**Check your understanding:**
- a) In the message about porting SmallEiffel to PalmOS, which call was used to try to get the stack parameters?
- b) List the steps that the message about porting SmallEiffel to PalmOS gives for the garbage-collection procedure on other architectures.

**Text shown:**
At 11:57 AM -0600 4/1/01, Victor B. Putz wrote:
>I'm attempting to port the SmallEiffel Eiffel compiler to the PalmOS
>platform.  Most everything is going well, but the Garbage Collector
>needs a bit of help--I have to write a routine which will look at the
>application stack and processor registers to see if any pointers to
>GC'able objects are located therein.
>
>For other architectures, this procedure consists of:
>
>1) Push the registers onto the stack
>2) Start at the top or bottom of the stack with a pointer to a pointer
>3) Increment (or decrement) the pointer-to-pointer, and send the
>dereferenced contents to a marking function
>4) Marking function determines if the dereferenced pointer points to a
>GC-able object and marks it if that's the case.
>
>How do I do this in the PalmOS platform?  I tried getting the stack
>parameters with SysGetStackInfo, but I'm not sure how to check the
>registers... and since pointers are 32-bit, is stepping through the
>stack with a "pointer to a pointer" really a good idea?  Are stack
>pushes aligned to 16 or 32 bits?
>
>Any help would be, well... helpful.  It's just not right without the
>garbage collector.

**Exercise data:**
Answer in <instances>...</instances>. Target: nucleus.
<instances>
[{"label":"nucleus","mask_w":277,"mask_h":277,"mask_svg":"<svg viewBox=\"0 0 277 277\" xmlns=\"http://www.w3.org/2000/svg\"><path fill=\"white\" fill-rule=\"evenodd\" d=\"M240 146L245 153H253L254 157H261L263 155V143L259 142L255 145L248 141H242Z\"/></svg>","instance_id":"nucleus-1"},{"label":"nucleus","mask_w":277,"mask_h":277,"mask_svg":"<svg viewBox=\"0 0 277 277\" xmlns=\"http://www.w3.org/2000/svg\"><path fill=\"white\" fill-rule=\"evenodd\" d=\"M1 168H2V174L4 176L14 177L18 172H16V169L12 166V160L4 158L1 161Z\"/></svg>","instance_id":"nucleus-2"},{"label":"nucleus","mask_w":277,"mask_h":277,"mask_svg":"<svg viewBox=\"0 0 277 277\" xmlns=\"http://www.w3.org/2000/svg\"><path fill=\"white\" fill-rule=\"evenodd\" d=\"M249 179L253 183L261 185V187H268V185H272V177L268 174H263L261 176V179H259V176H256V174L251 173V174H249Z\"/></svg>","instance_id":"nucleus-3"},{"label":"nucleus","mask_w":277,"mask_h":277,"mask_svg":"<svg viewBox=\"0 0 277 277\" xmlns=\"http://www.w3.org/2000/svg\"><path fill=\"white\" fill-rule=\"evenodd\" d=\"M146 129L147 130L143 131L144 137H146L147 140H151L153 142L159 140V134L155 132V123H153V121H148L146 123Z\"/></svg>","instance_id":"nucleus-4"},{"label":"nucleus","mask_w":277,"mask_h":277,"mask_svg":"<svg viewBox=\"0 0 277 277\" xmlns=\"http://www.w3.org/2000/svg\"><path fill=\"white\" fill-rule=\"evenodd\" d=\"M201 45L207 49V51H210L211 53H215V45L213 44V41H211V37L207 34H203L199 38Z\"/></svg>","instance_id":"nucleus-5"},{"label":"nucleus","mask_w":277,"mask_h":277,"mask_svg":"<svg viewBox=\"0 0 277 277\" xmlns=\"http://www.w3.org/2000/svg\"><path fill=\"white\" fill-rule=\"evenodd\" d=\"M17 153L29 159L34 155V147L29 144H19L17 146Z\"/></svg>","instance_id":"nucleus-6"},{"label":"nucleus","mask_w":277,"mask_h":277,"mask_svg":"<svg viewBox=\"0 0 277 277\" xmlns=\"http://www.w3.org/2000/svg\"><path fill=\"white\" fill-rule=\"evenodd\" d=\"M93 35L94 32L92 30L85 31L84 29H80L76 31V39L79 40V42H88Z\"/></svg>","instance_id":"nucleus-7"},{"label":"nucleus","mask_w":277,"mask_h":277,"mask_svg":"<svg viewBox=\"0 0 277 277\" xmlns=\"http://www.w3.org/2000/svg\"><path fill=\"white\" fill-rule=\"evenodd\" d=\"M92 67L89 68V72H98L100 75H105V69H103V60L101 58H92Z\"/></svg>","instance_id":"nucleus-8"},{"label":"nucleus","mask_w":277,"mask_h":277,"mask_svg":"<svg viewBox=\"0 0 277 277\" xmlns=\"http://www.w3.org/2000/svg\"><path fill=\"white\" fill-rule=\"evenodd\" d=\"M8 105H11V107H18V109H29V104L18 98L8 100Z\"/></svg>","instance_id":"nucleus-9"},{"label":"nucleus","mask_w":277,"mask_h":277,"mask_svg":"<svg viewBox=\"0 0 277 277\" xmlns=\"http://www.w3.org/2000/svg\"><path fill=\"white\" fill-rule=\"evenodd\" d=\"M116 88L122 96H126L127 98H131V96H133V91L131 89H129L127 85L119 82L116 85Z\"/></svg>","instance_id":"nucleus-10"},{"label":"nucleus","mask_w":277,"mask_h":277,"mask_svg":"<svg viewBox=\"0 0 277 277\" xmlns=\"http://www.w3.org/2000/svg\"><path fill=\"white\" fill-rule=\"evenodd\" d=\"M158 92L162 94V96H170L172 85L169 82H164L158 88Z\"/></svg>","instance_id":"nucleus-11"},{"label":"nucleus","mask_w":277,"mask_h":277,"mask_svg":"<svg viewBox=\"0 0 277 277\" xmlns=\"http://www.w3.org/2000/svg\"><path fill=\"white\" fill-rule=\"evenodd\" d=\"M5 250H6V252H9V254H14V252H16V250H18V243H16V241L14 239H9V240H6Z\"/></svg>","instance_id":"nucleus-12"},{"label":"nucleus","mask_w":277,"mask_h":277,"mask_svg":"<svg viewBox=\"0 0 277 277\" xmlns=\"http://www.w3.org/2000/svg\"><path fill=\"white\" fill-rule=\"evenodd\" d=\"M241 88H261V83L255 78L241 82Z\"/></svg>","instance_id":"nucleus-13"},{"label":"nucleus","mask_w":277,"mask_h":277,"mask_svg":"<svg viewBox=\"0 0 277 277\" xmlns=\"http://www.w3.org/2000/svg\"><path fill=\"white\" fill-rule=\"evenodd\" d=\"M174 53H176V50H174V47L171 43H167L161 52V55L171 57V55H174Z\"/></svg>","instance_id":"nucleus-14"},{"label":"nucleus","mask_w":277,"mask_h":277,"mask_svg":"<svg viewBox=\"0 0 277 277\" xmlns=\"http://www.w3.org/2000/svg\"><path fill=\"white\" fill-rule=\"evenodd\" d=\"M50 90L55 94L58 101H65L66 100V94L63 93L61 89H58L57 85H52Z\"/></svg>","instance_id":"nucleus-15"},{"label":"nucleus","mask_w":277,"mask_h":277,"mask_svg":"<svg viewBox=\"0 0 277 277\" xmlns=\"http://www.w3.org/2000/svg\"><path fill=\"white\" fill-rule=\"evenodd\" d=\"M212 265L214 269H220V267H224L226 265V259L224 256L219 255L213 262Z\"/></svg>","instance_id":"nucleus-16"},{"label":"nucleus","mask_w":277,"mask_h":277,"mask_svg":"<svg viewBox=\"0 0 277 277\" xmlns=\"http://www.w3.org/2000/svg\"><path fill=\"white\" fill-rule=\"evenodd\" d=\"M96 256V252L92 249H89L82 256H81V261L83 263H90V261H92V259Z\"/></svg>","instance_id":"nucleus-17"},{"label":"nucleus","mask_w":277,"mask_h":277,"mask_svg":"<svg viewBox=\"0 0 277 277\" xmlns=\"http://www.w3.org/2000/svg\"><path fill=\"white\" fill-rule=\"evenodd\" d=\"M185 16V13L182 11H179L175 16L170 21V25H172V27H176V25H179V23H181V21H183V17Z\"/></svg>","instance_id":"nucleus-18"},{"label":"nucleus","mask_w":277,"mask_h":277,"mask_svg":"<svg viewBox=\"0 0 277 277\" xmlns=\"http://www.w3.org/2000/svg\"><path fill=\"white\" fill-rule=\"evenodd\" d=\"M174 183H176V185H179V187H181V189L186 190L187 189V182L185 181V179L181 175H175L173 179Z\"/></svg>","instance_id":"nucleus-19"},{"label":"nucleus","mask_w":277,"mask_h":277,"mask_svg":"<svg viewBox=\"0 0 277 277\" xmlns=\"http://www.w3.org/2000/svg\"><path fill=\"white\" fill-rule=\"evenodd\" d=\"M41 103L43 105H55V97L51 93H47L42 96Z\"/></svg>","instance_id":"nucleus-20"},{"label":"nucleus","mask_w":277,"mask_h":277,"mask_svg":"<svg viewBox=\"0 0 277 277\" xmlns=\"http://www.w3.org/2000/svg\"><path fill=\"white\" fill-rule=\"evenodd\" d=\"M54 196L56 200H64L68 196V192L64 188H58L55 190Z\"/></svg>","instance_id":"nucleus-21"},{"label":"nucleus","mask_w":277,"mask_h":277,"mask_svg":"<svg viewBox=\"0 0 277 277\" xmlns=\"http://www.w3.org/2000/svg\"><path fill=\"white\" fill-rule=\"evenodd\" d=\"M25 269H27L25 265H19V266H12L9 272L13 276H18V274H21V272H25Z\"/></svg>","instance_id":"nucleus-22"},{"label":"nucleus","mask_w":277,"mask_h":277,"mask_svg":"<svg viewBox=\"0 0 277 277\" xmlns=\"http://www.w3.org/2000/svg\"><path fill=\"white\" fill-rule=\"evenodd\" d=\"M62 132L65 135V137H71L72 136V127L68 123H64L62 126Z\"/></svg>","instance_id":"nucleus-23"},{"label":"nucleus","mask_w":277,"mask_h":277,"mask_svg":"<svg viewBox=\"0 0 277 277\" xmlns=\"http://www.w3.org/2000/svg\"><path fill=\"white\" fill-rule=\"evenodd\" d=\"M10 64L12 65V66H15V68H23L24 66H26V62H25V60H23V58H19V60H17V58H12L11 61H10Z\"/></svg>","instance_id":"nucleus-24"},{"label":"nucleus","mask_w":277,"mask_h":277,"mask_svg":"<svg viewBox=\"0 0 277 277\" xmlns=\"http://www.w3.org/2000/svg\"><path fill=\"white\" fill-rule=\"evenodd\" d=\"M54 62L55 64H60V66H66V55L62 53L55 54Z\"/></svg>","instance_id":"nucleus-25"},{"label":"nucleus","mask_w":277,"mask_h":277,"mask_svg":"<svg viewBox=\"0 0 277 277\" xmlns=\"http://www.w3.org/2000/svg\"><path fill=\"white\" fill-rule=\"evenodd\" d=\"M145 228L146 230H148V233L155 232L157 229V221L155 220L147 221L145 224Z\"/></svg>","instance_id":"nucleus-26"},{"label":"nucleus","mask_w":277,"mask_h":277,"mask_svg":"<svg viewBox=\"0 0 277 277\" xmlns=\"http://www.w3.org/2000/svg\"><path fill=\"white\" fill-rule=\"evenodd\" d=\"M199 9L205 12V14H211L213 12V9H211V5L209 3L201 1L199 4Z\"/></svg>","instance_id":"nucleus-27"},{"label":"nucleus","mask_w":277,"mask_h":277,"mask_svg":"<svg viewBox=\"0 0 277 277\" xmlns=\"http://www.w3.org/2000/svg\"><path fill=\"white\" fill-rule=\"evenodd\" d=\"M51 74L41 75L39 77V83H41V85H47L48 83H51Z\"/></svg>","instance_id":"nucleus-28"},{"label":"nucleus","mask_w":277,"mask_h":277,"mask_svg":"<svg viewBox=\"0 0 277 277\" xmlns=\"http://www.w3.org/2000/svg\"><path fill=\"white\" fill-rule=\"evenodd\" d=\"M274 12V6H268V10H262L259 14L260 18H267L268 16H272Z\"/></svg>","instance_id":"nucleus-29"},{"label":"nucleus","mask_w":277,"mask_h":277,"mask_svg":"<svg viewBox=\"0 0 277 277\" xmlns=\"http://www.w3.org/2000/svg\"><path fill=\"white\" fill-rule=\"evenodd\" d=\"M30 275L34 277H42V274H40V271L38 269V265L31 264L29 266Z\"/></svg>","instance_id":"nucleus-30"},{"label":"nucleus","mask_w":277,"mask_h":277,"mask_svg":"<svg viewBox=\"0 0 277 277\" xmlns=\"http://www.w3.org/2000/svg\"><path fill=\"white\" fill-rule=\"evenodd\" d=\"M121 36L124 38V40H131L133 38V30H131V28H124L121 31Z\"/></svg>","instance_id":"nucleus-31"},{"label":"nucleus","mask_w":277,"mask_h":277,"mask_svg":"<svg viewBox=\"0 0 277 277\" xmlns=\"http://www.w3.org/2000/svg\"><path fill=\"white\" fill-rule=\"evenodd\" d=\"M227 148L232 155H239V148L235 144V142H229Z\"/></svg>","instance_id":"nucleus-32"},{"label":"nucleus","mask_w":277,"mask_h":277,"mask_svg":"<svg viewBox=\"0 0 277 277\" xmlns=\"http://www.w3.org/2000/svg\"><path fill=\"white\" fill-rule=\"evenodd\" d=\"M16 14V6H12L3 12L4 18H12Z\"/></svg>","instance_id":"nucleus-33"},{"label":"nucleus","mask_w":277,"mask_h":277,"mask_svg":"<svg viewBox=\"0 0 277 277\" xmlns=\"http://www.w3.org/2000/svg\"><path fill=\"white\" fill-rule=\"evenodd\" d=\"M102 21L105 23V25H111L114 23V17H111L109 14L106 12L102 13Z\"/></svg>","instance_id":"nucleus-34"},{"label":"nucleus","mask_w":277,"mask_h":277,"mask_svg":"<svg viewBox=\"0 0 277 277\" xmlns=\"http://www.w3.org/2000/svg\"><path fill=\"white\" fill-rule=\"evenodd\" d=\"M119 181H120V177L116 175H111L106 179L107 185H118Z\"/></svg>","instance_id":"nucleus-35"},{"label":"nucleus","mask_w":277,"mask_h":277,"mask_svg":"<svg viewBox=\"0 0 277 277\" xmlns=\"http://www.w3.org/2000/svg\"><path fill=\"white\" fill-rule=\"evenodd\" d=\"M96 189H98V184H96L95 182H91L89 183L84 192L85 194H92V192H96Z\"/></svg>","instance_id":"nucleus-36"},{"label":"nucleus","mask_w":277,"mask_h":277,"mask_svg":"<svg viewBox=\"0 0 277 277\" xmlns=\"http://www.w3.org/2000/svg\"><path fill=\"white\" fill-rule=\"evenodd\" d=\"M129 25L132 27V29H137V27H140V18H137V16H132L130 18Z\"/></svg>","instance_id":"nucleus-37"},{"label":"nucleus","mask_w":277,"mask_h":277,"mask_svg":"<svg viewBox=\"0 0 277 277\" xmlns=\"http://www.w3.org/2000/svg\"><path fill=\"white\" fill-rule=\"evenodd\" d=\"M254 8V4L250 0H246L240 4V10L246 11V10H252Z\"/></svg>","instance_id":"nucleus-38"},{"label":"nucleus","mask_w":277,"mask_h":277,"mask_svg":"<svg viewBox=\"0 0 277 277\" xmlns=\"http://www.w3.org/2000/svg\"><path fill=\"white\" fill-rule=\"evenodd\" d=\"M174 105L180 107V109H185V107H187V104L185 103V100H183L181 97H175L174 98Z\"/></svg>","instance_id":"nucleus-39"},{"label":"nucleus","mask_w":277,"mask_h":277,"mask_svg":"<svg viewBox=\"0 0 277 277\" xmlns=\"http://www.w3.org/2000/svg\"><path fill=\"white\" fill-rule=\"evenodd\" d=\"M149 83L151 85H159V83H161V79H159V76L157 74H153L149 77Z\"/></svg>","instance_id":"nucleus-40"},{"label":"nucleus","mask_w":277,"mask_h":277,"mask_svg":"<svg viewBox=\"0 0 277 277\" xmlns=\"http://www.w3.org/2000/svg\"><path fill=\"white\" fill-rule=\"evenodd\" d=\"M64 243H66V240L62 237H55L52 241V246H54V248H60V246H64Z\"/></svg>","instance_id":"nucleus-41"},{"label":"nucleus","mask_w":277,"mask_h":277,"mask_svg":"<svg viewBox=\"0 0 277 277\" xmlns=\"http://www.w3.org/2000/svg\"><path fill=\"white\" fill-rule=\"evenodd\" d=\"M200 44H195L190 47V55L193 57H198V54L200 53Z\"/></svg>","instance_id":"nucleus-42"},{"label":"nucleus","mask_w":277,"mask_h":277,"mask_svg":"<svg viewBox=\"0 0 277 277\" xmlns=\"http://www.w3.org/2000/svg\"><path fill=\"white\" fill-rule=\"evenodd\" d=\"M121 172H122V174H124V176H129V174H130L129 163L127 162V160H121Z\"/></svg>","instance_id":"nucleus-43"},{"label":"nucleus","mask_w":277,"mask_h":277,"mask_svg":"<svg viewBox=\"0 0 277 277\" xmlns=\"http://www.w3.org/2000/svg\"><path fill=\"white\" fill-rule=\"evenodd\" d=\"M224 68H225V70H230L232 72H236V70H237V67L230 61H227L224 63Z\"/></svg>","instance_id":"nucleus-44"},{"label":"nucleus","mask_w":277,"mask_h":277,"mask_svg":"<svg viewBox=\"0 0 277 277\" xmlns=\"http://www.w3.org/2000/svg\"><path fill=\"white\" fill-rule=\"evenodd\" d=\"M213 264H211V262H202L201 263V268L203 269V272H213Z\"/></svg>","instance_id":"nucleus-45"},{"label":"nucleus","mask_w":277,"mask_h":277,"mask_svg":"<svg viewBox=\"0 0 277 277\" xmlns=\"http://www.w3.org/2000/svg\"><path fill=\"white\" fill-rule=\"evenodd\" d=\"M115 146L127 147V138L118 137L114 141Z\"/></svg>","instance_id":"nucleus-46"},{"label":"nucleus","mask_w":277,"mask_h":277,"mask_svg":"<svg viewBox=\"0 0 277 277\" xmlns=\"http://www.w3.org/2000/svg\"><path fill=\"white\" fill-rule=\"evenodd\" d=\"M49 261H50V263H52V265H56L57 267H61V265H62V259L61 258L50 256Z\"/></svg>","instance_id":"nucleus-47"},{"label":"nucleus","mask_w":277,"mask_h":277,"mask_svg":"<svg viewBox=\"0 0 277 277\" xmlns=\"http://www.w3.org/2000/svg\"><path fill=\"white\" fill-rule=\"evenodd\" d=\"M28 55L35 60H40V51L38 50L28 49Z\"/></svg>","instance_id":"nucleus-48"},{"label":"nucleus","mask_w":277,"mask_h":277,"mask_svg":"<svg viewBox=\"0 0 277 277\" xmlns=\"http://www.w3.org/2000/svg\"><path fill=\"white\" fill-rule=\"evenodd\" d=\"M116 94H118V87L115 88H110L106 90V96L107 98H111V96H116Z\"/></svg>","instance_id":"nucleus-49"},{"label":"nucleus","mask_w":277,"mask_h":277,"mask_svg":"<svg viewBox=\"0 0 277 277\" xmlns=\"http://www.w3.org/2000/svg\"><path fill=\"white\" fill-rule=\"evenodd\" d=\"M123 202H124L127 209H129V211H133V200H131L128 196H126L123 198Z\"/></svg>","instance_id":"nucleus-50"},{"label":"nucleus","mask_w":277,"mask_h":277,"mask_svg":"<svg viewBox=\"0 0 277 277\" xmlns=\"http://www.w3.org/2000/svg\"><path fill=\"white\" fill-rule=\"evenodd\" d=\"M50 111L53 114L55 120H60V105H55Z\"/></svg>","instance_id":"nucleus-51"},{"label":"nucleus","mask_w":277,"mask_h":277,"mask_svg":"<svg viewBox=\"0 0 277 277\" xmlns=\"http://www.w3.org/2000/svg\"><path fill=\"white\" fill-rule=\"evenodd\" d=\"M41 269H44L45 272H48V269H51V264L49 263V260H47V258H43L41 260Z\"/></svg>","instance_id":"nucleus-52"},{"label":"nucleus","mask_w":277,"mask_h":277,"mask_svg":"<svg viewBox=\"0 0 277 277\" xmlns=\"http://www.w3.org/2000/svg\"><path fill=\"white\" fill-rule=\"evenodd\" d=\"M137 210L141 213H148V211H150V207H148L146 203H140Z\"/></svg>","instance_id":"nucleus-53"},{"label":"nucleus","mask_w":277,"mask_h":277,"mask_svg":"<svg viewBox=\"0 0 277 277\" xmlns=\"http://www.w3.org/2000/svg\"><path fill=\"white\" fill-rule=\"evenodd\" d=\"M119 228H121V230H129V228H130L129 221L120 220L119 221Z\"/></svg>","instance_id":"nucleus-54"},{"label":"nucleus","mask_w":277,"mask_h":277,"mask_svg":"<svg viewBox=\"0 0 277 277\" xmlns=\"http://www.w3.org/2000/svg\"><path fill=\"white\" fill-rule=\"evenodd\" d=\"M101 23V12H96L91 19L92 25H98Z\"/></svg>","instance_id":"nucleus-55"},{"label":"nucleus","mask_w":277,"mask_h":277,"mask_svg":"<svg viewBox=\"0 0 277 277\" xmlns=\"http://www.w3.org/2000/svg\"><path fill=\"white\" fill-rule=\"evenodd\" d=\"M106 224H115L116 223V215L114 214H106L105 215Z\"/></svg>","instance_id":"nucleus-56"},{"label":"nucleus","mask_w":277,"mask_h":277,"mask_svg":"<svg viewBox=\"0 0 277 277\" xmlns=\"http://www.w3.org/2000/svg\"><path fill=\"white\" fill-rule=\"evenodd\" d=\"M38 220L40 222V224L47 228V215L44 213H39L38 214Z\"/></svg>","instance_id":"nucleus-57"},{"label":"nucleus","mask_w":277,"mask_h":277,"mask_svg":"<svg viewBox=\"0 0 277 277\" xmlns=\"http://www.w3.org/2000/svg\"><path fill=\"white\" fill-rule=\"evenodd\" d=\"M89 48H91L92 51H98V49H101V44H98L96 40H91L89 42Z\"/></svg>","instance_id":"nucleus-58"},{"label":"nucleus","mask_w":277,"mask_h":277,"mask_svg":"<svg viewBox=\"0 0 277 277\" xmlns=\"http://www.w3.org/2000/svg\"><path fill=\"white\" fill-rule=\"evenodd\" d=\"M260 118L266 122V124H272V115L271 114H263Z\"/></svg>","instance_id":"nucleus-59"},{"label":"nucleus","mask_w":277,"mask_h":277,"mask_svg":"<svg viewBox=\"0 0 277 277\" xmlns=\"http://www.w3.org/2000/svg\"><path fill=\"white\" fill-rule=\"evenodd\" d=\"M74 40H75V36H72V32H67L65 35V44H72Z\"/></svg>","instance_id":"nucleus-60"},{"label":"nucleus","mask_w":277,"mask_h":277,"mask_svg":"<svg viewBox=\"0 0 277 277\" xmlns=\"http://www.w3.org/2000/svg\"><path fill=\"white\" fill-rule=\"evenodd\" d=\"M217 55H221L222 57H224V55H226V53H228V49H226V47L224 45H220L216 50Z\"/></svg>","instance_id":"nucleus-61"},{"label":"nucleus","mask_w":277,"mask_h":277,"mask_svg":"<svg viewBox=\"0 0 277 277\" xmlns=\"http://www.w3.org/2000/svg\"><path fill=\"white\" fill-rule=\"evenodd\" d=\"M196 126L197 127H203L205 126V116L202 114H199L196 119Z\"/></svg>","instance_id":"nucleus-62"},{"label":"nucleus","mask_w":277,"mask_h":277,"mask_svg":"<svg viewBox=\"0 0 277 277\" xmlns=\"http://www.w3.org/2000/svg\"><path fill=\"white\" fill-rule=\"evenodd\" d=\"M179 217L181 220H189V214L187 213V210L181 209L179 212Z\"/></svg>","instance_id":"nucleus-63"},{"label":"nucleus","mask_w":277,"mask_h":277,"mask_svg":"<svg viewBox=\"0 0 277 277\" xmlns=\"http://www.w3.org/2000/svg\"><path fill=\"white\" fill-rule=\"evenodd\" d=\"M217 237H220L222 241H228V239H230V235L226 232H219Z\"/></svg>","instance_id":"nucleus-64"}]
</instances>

**Answers for each item:**
- a) SysGetStackInfo

- b)
1. Push the registers onto the stack.
2. Start at the top or bottom of the stack with a pointer to a pointer.
3. Increment (or decrement) the pointer-to-pointer, and send the dereferenced contents to a marking function.
4. The marking function determines if the dereferenced pointer points to a GC-able object and marks it if that's the case.